Grown out of founder Kellee Khalil‘s frustration from planning her sister’s wedding, Loverly has made a name for itself as a discovery engine with a matrimonial niche. Like all discovery tools, Loverly helps users find the content they crave, but the company has done a particularly noteworthy job of marrying content and product.
Loverly focuses on two things, Khalil tells us, “a delightful user experience” and the use of “design to expose great content.”
But despite how much pride Loverly takes in its voice, it’s firmly not in the content creation business. “We don’t create any content — we are an aggregator,” says Khalil. “We rely on top bloggers to create our content.”
To fill its service with quality imagery and products — from classic floral arrangements to paisley ties — Loverly hand selects bloggers, which they fondly call their “editors.” That process comes down to ensuring quality content and originality, but also includes questions like: “Is it updated daily?” and “Is there a unique voice?”
According to Khalil, there’s also a certain aesthetic that Loverly is searching for; she says it’s “something you can’t really quantify:”
We trained our curation team to say “is this Loverly?” We have up to ten people at a time on the curation team. There is a level of hand-selecting in order to protect the integrity of our brand. Then the question is: does it fit into our overall content strategy?
Unlike some verticals, weddings are closely tied with commerce, and that’s why Loverly is increasingly placing emphasis on “seeking out brand partners.” While pretty pictures are great for inspiration, Khalil is driven to link that imagery with the ability to transact — it’s “editorial plus commerce,” she says.
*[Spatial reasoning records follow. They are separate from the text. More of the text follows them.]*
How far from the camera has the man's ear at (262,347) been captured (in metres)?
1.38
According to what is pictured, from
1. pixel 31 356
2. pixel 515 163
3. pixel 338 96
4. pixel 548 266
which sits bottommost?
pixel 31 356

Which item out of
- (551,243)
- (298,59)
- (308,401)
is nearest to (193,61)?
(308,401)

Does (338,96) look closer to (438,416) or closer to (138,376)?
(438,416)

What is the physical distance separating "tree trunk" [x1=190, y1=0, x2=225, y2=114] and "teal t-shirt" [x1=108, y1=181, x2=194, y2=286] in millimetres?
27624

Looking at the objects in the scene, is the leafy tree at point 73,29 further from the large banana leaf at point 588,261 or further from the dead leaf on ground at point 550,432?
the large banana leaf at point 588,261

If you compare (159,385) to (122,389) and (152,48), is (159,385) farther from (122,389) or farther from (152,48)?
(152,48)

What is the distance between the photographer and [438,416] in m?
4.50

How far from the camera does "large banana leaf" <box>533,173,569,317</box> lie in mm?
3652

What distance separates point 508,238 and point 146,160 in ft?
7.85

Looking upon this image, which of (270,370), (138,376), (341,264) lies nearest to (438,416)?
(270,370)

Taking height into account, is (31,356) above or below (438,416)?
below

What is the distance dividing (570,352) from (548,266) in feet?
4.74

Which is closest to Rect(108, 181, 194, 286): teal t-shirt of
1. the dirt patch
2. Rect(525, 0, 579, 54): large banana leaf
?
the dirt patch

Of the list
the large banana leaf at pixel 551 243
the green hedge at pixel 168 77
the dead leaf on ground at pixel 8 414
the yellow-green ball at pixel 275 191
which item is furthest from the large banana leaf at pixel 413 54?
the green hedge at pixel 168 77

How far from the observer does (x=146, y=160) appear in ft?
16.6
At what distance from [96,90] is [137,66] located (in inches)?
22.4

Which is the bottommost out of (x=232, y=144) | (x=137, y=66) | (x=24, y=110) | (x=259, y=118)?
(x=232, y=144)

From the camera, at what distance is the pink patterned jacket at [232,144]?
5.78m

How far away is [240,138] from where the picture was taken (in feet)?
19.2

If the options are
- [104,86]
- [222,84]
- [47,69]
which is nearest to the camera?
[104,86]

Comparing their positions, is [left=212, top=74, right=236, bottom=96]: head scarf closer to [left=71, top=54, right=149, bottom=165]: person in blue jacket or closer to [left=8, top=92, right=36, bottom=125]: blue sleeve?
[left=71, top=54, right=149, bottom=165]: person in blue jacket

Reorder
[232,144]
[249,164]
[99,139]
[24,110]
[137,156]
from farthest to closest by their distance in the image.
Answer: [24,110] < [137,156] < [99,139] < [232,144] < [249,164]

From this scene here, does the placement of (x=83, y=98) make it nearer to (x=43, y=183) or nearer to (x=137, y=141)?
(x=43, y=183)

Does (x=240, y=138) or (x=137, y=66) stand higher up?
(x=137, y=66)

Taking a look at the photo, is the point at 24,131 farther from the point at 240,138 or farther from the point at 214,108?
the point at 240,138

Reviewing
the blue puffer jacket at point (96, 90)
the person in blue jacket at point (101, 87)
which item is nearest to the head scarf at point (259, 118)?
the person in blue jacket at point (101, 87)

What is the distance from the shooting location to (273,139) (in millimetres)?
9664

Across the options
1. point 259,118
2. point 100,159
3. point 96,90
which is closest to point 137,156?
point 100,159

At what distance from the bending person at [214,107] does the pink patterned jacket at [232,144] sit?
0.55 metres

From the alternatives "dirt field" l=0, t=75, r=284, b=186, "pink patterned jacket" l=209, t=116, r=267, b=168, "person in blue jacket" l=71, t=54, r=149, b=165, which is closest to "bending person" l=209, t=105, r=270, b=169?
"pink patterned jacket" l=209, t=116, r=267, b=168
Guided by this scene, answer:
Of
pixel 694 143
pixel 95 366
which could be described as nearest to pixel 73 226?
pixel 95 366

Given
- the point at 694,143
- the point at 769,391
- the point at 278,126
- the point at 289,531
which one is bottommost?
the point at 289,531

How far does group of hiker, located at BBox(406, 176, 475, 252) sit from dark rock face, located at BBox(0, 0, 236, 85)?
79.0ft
Of course, this concept clearly forms Loverly’s business model, but it’s also easy to argue its helpfulness for brides.
Expanding on the product side is Loverly’s next step. For example, Kellee says, “if you find the perfect item, you should be able to buy it,” and if it’s something like florals, you should be able to easy find a local vendor to fulfill that order.
This won’t be a quick process, however, as there are on average 43 vendors in a wedding, from the linen company and stationary provider to the to event space and caterer. “We’re looking to solve the real pain-point of search and discovery,” Kellee tells us. “Our users trust us for our voice and our stamp of approval.”
This model of heavy curation isn’t exclusive to the wedding space. Services like Pinterest and Fancy depend on the increasing demand for quality imagery to survive. Still, companies have struggled financially to expand this concept to other isolated verticals, like food and clothing — noteworthy examples include services like Gojee.
If Loverly succeeds in its vision within the wedding space, what’s stopping it from expanding elsewhere?